Mapping of the right- and left-hand boundaries of HHV8 oriLyt-R. (A) Exonuclease cleavage constructs used to define the 3′ and 5′ boundaries of the HHV8 oriLyt. Nucleotide coordinates for cleavage constructs are listed in Table 1. (B) 5′ and 3′ boundaries of the HHV8 oriLyt-R. BCBL-1 cells were transfected with a series of deletion constructs in which a DNA sequence from either the 5′ or the 3′ end of oriLyt subclone pDA13 was removed by exonuclease cleavage. An autoradiogram of a Southern blot of DNA from the transient-transfection replication assay is shown. (B, left side) 3′-end deletions. Lanes: 1, pDA13-DELr1; 2, pDA13-DELr2; 3, pDA13-DELr3; 4, pDA13-DELr4; 5, pDA13-DELr5. (B, right side) 5′-end deletions. Lanes: 1, pDA15; 2, pDA13-DELl1; 3, pDA13-DELl2.
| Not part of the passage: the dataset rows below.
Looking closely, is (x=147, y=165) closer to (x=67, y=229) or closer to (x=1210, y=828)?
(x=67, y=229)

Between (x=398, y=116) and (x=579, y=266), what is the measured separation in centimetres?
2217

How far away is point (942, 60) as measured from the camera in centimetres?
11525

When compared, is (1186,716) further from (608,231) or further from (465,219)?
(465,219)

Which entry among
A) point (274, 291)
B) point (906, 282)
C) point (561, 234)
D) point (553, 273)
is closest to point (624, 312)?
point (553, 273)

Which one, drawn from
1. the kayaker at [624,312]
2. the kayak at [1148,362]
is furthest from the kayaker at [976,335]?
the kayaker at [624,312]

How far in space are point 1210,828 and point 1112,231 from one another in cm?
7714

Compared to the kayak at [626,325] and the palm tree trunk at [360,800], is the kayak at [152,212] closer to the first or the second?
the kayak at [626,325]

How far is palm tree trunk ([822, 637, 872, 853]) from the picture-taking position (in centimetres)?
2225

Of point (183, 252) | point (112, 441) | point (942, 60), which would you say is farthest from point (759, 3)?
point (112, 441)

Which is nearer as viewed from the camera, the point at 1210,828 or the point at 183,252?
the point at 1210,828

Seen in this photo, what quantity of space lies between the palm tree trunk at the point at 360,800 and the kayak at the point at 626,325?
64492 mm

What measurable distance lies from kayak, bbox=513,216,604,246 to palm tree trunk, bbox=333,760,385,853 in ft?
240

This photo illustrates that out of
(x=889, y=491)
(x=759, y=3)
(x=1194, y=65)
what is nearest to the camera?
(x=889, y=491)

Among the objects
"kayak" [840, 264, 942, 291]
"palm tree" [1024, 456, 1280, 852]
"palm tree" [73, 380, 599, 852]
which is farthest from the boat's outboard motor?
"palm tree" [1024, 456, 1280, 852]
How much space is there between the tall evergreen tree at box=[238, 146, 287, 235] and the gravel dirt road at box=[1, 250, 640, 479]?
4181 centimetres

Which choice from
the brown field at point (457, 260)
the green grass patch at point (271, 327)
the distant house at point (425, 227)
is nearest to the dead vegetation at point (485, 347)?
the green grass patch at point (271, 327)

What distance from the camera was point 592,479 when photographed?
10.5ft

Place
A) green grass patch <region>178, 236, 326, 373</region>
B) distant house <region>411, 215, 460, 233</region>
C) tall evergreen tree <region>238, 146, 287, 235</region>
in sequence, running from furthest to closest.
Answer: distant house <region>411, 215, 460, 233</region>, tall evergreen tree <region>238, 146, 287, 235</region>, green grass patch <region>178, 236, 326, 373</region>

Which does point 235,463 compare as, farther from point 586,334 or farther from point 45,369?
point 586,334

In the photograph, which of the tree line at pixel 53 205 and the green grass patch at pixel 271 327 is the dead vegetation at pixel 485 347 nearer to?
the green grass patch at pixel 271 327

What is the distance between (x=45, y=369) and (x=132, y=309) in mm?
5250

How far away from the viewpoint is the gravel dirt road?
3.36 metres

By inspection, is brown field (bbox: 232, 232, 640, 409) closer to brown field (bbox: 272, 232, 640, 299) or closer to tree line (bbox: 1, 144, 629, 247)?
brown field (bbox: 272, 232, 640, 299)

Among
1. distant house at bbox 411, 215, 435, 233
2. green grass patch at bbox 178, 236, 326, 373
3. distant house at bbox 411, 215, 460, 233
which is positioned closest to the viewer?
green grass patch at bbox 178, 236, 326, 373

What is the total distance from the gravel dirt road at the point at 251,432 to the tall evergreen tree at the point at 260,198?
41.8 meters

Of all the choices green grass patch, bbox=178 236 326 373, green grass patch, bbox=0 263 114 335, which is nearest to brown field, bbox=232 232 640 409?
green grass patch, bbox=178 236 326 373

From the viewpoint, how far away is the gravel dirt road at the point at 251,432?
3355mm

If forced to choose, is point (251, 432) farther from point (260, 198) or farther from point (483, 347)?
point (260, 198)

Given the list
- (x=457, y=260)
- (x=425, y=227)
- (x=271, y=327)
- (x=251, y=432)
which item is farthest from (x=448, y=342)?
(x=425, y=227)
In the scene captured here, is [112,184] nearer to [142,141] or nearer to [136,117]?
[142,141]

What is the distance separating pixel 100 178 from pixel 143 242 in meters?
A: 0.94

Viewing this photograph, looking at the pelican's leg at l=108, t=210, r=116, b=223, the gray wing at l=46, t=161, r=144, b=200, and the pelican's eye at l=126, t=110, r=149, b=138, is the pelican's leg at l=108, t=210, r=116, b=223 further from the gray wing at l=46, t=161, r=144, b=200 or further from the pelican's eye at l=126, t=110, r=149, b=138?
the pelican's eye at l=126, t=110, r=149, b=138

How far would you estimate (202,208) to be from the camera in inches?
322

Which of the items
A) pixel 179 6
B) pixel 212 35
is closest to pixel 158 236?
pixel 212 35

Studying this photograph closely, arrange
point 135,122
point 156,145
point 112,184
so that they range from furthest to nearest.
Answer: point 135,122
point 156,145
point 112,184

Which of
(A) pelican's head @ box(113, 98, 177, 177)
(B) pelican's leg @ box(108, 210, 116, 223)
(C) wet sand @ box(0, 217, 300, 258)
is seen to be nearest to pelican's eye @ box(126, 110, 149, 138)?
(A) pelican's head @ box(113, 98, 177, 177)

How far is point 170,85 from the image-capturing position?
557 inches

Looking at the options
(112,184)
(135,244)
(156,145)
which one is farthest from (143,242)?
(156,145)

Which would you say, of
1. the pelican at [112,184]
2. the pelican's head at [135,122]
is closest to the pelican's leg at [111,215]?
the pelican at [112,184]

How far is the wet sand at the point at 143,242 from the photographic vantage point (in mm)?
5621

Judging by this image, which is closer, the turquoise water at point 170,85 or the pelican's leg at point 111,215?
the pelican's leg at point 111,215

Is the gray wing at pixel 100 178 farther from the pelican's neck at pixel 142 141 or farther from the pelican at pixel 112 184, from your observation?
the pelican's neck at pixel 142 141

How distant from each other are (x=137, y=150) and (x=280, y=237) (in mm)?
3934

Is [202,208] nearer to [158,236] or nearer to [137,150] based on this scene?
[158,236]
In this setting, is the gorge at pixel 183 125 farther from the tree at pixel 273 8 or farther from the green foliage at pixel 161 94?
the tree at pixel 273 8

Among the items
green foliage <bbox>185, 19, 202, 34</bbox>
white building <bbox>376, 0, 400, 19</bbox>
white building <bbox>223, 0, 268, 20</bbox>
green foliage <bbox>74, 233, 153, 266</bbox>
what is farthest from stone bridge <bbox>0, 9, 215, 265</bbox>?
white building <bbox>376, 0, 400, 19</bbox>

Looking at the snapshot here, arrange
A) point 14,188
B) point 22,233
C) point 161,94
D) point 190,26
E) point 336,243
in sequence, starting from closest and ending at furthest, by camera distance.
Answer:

Constructs that lacked a DNA sequence from the 5′ end of pDA13 revealed that none of the A+T repeat region can be removed and still allow efficient oriLyt replication. As shown previously, subclone pDA15, which lacked all of the K4.2 ORF, did efficiently replicate (Fig. 3B, right side, lane 1). However, when we tested a series of 5′-end deletions, it was shown that no other 5′-end deletion construct replicated upon transfection (Fig. 3B, right side, lanes 2 and 3). Plasmid construct pDA13-DELl1, which lacked some of the A+T-rich DNA sequence of subclone pDA15, did not replicate when transfected into BCLB-1 cells in the presence of the ORF 50 expression plasmid (Fig. 3B, lane 2). Likewise, construct pDA13-DELl2, lacking an additional 287 nt of pDA13-DELl1, also failed to replicate (Fig. 3B, right side, lane 3). This result indicates that an essential element lies between nt 23482 and 23591. Inspection of the HHV8 genomic sequence shows that the repeat element (AT)n was removed from construct pDA13-DELl2 (Fig. 3A) and could account for the loss of replication activity. On the basis of the transfection experiments involving deletion constructs, the boundaries of HHV8 oriLyt-L are nt 23069 and 24619, which corresponds to an approximately 1.6-kb region.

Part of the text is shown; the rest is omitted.